10.2.1 Heart Rate Variability Just Before Sudden Death

If we can recognize specific precursors before the initiation of ventricular tachycardia or ventricular fibrillation (VT/VF) by analyzing the HRV, these findings could be helpful in implementing algorithms for an ICD to improve the diagnosis and therapy of VT/VF. To date, several studies reported characteristic changes in the time- and frequency-domain measurements before the onset of VT/VF. Shusterman et al. [54] analyzed the HRV indices in 53 patients enrolled in the ESVEM trial that included ischemic heart disease patients who had a history of cardiac arrest, documented VF, sustained VT, or syncope. Only 10 % of the patients were on β-blockers. They found that the VLF, LF, and HF declined 30 min before sustained VT compared to that observed in the controls. In addition, the LF and LF/HF ratio declined just before the onset of the VT. Osaka et al. [55] performed frequency-domain analyses in 34 patients experiencing VF, cardiac arrest, or an acute MI and compared that to an age-, sex-, and disease-matched cohort of 191 patients. They found that several hours before the onset of a cardiac event, a transient decrease in the LF/HF was followed by an increase in the LF/HF. However, conflicting results were reported in which neither time- nor frequency-domain analyses failed to find characteristic changes in the RR dynamics before the VT/VF [56]. Recent studies using nonlinear methods found a significant difference in the RR dynamics before the occurrence of VT/VF. Makikallio et al. [57] examined the heart rate dynamics in post-MI patients who had VT/VF during Holter ECGs, where they found that a short-term fractal scaling exponent (α) obtained by a detrended fluctuation analysis and the slope (β) of the power-law regression line of the RR interval dynamics were the most powerful independent predictors differentiating patients with VT/VF from the controls. Because the deviations in the short-term slopes from the 1/f curve occur 15 min to 1 h before the onset of VF, a fractal-like signal behavior may reflect changes in the autonomic modulation of the heart. In another report by Wessel et al. [58], they analyzed the linear and nonlinear parameters using 1,000 beat-to-beat intervals stored in an ICD. They found that the time- and frequency-domain parameters were similar between the patients with and without VT/VF, but the symbolic dynamics and finite-time growth well discriminated those patients.

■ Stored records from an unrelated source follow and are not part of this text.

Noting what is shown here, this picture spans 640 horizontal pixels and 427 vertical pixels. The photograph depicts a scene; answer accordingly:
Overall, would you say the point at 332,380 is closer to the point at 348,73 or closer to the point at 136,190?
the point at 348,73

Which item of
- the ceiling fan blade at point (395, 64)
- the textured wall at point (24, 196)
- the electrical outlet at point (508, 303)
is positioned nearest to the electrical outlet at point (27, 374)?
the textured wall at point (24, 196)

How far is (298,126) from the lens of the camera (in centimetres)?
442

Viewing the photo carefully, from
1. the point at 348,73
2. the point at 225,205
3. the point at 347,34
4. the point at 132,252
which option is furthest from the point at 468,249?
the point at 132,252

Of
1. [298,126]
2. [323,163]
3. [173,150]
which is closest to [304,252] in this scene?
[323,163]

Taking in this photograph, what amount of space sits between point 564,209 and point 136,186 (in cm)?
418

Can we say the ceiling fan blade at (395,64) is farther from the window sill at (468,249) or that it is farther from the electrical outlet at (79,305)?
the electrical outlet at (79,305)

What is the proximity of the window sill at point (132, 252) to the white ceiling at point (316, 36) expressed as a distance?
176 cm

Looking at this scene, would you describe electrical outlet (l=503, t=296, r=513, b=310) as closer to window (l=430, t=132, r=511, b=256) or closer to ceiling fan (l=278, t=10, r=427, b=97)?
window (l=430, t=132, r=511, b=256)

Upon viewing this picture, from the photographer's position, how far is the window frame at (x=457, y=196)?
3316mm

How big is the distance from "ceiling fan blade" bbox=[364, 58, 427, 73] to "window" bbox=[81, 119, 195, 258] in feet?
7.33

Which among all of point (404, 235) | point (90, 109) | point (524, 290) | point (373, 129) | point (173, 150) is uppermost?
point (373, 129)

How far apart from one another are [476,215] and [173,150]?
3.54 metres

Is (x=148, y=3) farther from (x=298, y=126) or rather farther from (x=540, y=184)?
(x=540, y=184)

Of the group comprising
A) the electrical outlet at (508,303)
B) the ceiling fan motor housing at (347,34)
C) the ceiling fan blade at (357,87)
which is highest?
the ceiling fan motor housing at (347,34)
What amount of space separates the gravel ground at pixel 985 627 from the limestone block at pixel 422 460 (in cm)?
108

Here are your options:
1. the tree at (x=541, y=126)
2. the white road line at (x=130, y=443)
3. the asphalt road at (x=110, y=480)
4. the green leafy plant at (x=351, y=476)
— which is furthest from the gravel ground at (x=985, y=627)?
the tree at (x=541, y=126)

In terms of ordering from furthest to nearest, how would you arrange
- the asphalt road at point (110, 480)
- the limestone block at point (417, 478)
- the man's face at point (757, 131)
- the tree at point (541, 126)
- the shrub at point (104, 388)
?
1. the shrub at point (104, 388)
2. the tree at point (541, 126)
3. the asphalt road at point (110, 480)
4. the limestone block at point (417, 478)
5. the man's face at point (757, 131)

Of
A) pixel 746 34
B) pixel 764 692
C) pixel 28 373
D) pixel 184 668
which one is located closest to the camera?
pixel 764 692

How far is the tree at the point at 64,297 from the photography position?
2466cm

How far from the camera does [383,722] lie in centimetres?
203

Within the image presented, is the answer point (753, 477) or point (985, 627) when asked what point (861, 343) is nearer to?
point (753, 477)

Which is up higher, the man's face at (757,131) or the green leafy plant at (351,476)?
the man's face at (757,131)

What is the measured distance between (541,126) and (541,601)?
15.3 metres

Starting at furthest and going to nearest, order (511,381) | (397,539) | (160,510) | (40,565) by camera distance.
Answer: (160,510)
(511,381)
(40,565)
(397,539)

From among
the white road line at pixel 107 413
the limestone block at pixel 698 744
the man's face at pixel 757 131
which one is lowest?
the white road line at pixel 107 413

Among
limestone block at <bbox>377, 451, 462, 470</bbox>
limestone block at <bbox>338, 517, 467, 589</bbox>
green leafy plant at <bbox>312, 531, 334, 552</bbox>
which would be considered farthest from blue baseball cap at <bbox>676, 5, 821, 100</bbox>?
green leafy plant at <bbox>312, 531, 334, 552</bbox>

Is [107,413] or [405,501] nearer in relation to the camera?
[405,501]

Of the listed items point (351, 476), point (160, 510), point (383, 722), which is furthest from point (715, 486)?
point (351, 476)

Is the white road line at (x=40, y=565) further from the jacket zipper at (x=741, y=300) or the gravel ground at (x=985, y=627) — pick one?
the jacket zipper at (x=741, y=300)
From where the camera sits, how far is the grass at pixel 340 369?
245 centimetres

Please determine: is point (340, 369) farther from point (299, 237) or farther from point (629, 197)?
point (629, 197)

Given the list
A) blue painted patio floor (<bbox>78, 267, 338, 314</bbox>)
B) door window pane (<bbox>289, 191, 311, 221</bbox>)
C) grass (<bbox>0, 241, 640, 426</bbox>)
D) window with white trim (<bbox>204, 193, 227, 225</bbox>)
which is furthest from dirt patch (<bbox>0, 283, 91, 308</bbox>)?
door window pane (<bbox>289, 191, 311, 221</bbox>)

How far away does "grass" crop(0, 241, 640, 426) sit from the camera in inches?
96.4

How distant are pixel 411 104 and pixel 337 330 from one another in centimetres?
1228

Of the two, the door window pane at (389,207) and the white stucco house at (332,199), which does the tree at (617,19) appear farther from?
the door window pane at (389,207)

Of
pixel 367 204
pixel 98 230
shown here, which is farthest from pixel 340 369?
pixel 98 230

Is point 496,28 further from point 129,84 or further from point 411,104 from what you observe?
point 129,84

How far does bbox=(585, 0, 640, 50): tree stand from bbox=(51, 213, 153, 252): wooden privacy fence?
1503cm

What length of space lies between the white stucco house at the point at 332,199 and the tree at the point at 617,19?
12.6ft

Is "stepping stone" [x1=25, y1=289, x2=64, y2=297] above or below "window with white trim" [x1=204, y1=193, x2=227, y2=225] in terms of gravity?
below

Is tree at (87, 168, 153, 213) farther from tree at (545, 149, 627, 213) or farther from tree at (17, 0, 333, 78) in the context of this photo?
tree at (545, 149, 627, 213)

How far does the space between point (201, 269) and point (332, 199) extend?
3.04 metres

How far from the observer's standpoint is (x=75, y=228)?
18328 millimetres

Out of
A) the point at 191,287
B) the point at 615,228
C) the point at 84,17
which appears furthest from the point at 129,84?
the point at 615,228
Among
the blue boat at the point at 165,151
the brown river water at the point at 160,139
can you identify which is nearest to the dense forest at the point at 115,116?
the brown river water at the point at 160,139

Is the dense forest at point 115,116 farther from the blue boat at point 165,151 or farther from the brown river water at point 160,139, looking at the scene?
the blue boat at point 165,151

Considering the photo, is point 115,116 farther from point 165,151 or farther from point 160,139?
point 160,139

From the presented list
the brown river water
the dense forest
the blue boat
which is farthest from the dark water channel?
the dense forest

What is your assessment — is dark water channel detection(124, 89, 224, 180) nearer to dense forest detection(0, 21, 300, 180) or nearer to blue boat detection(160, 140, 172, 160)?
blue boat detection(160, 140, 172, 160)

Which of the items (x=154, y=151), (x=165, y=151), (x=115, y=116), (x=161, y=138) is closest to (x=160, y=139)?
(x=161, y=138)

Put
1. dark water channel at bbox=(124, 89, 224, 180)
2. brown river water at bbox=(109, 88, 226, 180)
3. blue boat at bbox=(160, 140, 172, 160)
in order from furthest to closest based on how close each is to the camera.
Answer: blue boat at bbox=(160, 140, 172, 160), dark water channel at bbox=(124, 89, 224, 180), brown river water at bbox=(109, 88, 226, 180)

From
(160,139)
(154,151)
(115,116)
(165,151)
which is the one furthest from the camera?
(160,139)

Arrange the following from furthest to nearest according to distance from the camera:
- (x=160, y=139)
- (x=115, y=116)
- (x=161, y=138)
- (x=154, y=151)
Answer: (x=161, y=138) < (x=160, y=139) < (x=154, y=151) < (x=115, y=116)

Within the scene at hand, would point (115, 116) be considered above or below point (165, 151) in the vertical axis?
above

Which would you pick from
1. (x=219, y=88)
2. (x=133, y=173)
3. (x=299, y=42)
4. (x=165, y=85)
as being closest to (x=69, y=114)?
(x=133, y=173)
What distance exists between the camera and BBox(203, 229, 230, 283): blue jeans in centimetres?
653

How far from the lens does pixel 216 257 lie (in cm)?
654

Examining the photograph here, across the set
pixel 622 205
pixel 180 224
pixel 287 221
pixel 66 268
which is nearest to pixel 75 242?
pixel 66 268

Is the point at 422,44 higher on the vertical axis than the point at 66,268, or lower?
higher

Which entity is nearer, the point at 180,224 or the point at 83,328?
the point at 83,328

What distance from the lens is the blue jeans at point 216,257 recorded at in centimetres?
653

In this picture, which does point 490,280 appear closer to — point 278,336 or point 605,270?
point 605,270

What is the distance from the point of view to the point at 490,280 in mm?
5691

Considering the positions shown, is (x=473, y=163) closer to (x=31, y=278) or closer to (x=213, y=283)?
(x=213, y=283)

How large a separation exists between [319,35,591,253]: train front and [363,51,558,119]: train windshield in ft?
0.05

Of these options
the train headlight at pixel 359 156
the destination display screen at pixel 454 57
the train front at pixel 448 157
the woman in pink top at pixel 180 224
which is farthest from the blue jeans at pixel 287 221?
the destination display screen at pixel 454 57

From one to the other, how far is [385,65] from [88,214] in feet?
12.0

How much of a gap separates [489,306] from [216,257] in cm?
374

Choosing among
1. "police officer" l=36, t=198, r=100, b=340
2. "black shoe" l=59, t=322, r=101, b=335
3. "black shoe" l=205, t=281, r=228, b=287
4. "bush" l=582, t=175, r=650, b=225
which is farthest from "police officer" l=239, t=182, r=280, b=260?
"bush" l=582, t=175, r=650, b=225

10.2.2 Atrial Fibrillation

Atrial fibrillation (AF) remains the most common, sustained arrhythmia and is independently associated with a higher risk of an ischemic stroke, as well as a poorer quality of life, higher hospitalization rates, and excess mortality [59]. Most of the HRV studies, however, excluded AF patients from the analysis. In early reports by Stein et al. [60] and Frey et al. [61], they demonstrated that an SD of a 5 min average ventricular response interval during a 24 h recording (SDAVI) was associated with mortality in chronic AF. A previous study by Yamada et al. [62] demonstrated the prognostic values of the linear and nonlinear dynamics of the heart rate in patients with chronic AF. Data on 107 participants showed that reduced nonlinear measurements by means of the Shannon entropy and approximate entropy were independent predictors for death after an adjustment for the clinical variables. The conventional linear measurements, however, were not significant predictors (Fig. 10.4).